--- TASK DESCRIPTION ---
Transcribe all of the records precisely as they are presented.

--- DATASET ROWS ---

-- Start --

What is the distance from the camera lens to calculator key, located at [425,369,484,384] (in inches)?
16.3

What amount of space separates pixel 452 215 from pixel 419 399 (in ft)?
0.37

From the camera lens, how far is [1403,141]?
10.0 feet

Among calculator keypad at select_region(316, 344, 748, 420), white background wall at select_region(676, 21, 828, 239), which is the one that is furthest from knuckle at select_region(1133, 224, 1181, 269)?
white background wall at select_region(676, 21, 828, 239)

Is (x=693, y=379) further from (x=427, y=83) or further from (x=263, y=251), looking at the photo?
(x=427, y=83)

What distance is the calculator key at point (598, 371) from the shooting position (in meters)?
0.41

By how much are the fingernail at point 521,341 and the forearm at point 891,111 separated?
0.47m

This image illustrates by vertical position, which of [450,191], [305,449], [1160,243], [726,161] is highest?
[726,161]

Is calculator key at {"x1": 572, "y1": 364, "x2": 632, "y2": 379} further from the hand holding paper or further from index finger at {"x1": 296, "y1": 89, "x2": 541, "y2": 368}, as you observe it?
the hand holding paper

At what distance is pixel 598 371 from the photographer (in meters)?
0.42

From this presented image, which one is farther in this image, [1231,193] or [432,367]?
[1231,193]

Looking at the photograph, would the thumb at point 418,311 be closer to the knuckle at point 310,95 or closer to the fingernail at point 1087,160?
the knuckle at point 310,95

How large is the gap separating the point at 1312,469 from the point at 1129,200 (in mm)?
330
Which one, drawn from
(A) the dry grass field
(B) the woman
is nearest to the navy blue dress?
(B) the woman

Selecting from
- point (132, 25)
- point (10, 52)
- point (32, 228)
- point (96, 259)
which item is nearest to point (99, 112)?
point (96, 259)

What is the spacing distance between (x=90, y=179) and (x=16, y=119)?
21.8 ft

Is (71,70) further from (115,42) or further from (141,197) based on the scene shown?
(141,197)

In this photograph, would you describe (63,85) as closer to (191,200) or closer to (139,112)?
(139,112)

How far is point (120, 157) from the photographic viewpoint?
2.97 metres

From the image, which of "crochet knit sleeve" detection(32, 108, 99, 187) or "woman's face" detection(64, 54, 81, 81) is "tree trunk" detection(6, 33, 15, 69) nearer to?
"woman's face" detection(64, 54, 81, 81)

-- End --

--- EXERCISE RESPONSE ---
What is the distance from the camera lens to calculator key, located at [425,369,484,384] (in inches)?
16.3

What amount of space separates pixel 452 215 from pixel 419 399 (in ft)?
0.37

From the camera lens, how far is [1403,141]?
10.0 feet

Among calculator keypad at select_region(316, 344, 748, 420), white background wall at select_region(676, 21, 828, 239), which is the one that is furthest from knuckle at select_region(1133, 224, 1181, 269)?
white background wall at select_region(676, 21, 828, 239)

Is (x=693, y=379) further from (x=427, y=83) or further from (x=263, y=251), looking at the photo?
(x=427, y=83)

What distance is the calculator key at point (598, 371) from the shooting position (in meters)?
0.41

By how much are the fingernail at point 521,341 and the forearm at point 891,111 separated?
0.47m

This image illustrates by vertical position, which of [450,191], [305,449], [1160,243], [726,161] is highest?
[726,161]

Is calculator key at {"x1": 572, "y1": 364, "x2": 632, "y2": 379} further from the hand holding paper or further from index finger at {"x1": 296, "y1": 89, "x2": 541, "y2": 368}, as you observe it?
the hand holding paper

At what distance is pixel 598 371 from the photographer (in meters)?
0.42

From this presented image, which one is farther in this image, [1231,193] or [432,367]?
[1231,193]

Looking at the photograph, would the thumb at point 418,311 be closer to the knuckle at point 310,95 or closer to the fingernail at point 1087,160?
the knuckle at point 310,95

How large is the gap separating the point at 1312,469 from the point at 1129,200 (in mm)?
330
Which one, drawn from
(A) the dry grass field
(B) the woman
is nearest to the navy blue dress?
(B) the woman

Selecting from
- point (132, 25)
- point (10, 52)
- point (32, 228)
- point (96, 259)
which item is nearest to point (99, 112)?
point (96, 259)

What is the spacing distance between (x=90, y=179) and (x=16, y=119)?
21.8 ft

Is (71,70) further from (115,42) or further from (141,197) based on the scene shown?
(141,197)

In this photograph, would you describe (63,85) as closer to (191,200) or closer to (139,112)?
(139,112)

How far is point (120, 157) from the photographic viewpoint?
2.97 metres

From the image, which of "crochet knit sleeve" detection(32, 108, 99, 187) or "woman's face" detection(64, 54, 81, 81) is "tree trunk" detection(6, 33, 15, 69) nearer to?
"woman's face" detection(64, 54, 81, 81)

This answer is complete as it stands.